‘Nothing is possible without men, nothing lasts without institutions.” Agreed institutions that reflect and reconcile diversity and that incorporate checks and balances, protecting minorities and majorities alike, are the building blocks of lasting European integration. And Jean Monnet’s insight also provides the important rationale for both the bridge-building power sharing structures that are the product of the North’s peace process and the near-agreement that is emerging from the stalled Haass process.
The seventh draft of an agreement on parades, flags, and the past proposed by talks chairman Richard Haass and vice-chair, Meghan O'Sullivan, proposes a number of new such healing institutions – a historical investigations unit, a commission for information retrieval, an implementation and reconciliation group, an office for parades, an authority for public events adjudication, an oral history archive, a commission on identity culture and tradition ... the latter, admittedly, a temporary measure to keep discussions going on the as-yet irreconcilable differences over flags.
“Without a larger consensus,” the draft agreement says, “on the place of Britishness and Irishness – for which there must be a special and protected place alongside other identities, national or otherwise, represented within our society – we could not reach a common position on the flying of flags and the display of other emblems, which are in fact manifestations of these identities.”
The issue of identity and symbols has also bled into the parades debate on which a consensus is being held up by the Democratic Unionist Party's (DUP) refusal to sign up to a code of conduct on marches designed to minimise offence to others.
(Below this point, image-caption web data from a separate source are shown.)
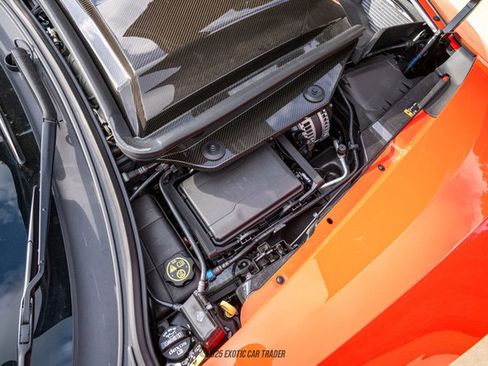 Used 2019 Chevrolet Corvette ZR1 image 25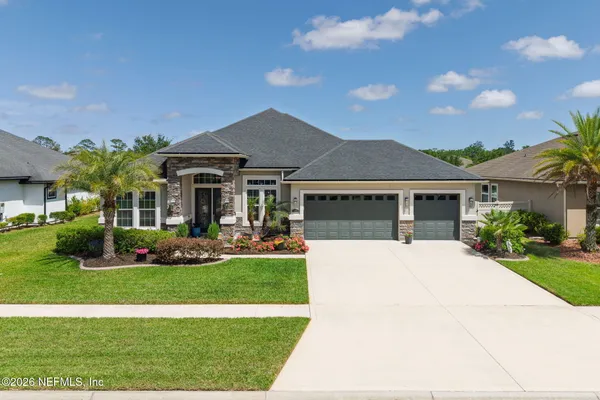 $640,000 | 163 Vivian James Drive, St. Augustine, FL 32092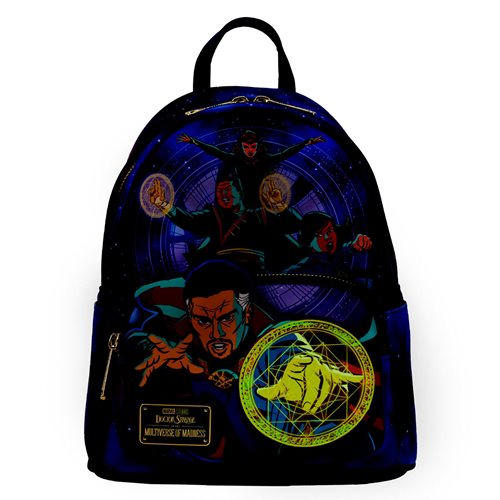 Doctor Strange in the Multiverse of Madness Mini-Backpack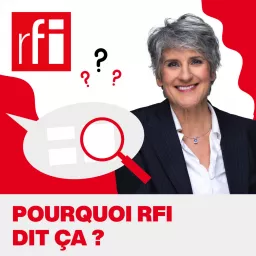 Pourquoi RFI dit ça ?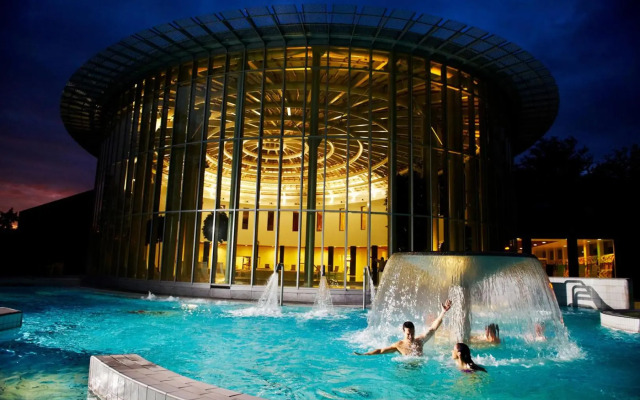 Appartement la Fontaine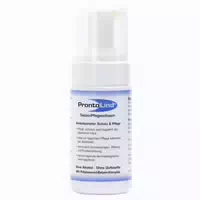 Prontolind Tattoo Pflegeschaum 100 ml
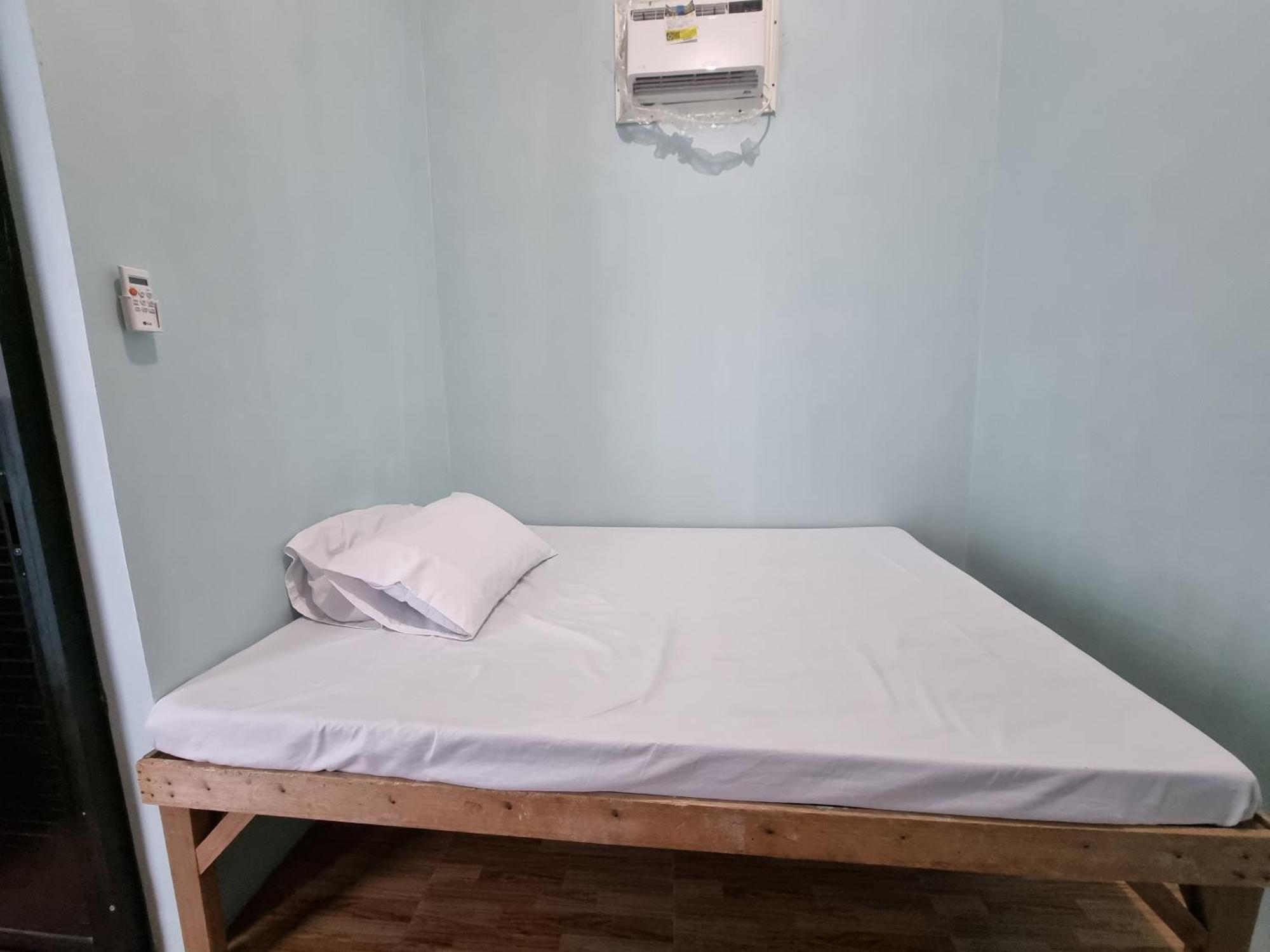 Yemaya De Laiya Powered By Cocotel Batangas Habitación foto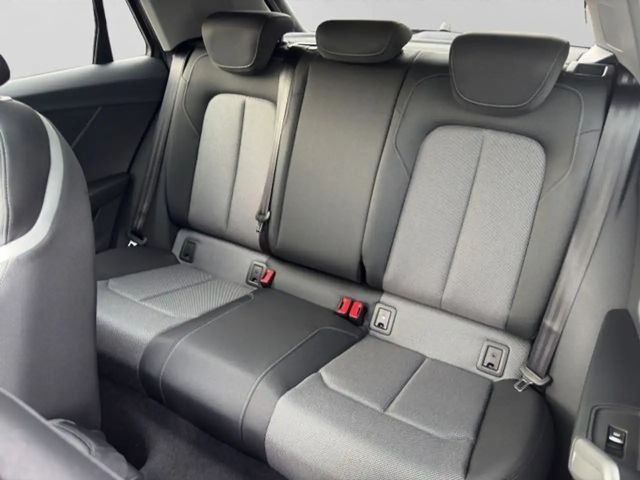 Audi Q2 35 TFSI S-Tronic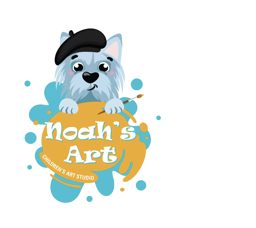 Noah’s Art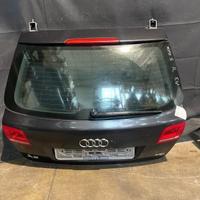 Baule Audi A3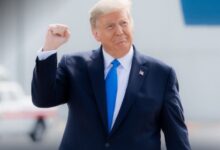ladje sveta zazenite svoje motorje naj nafta tece je po podpisu sporazuma zapisal trump 6a2fdb3f70d49 1781521215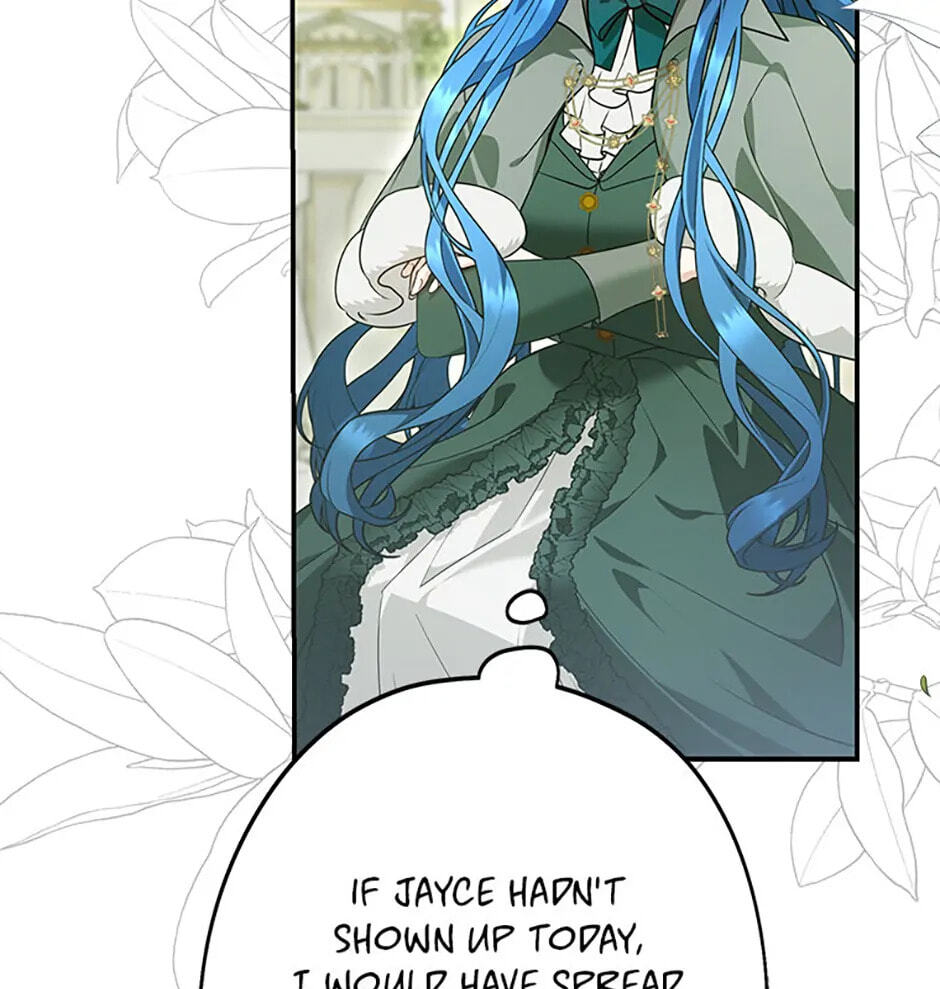 Not your MOTHER in Law Chapter 36 page 49 - 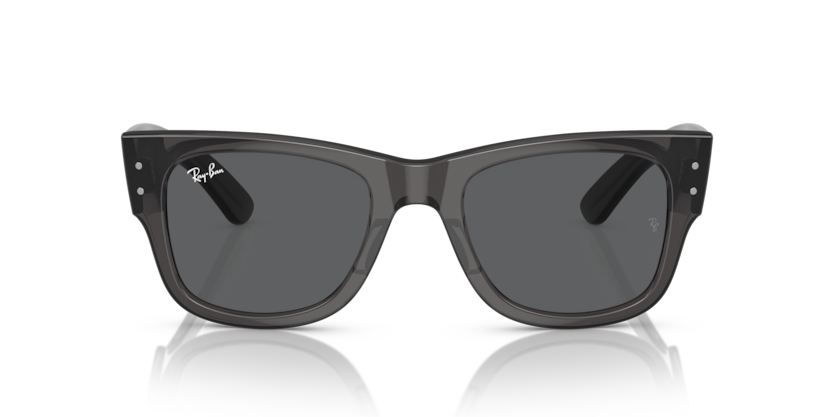 Mega Wayfarer - RB0840S - 1406B1 - Ray-Ban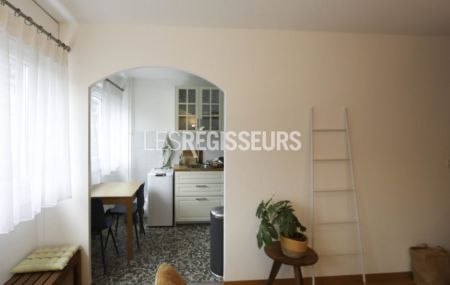 La Croix-de-Rozon - 3 pièces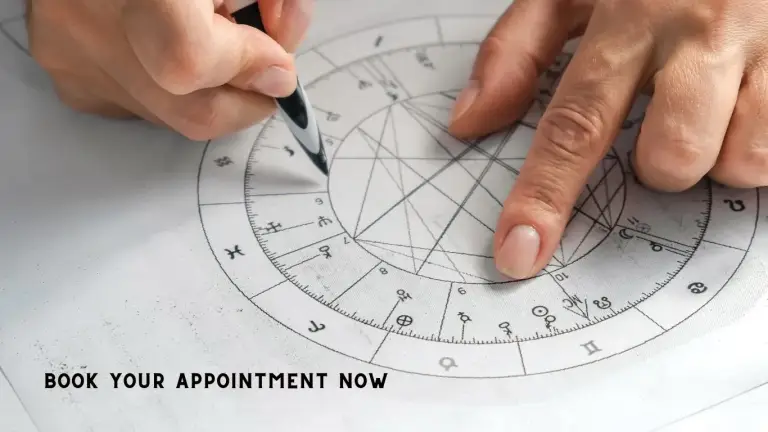 Online Psychic Reading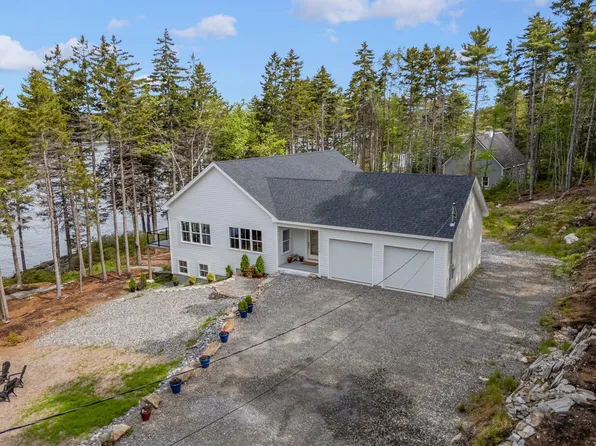 12 Parthas Court, Harpswell, ME 04079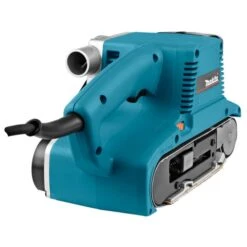 Makita 9903 230 V Bandschuurmachine 76 Mm 20 Makita 9903 230 V Bandschuurmachine 76 Mm -Sideal Standard Winkel 9903 A2R0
This would, not unreasonably, commit march organisers not to allow "marks or music referring to proscribed organisations past or present" or "paramilitary-style clothing at all times during an event." Here, as David Ford, of the Alliance Party points out the problem "was never about structures – the problem was behaviour." Tolerating bad behaviour.
The DUP’s position has been described by one commentator with justice as “humouring the worst excesses of the loyal orders, whatever the cost”. The truth is that, unlike all the other parties who, with varying degrees of reservation, have endorsed the Haass package, the DUP finds it difficult to speak for or lead its constituency.
Although the party had previously committed itself to a code of conduct, and had engaged in prolonged talks with Sinn Féin on the issue, unlike the latter it can not guarantee that its support base will pay any attention to such commitments if entered into. The UVF and elements of the Orange Order will, it appears, continue to flaunt their bigotry – and expose the DUP’s dubious mandate.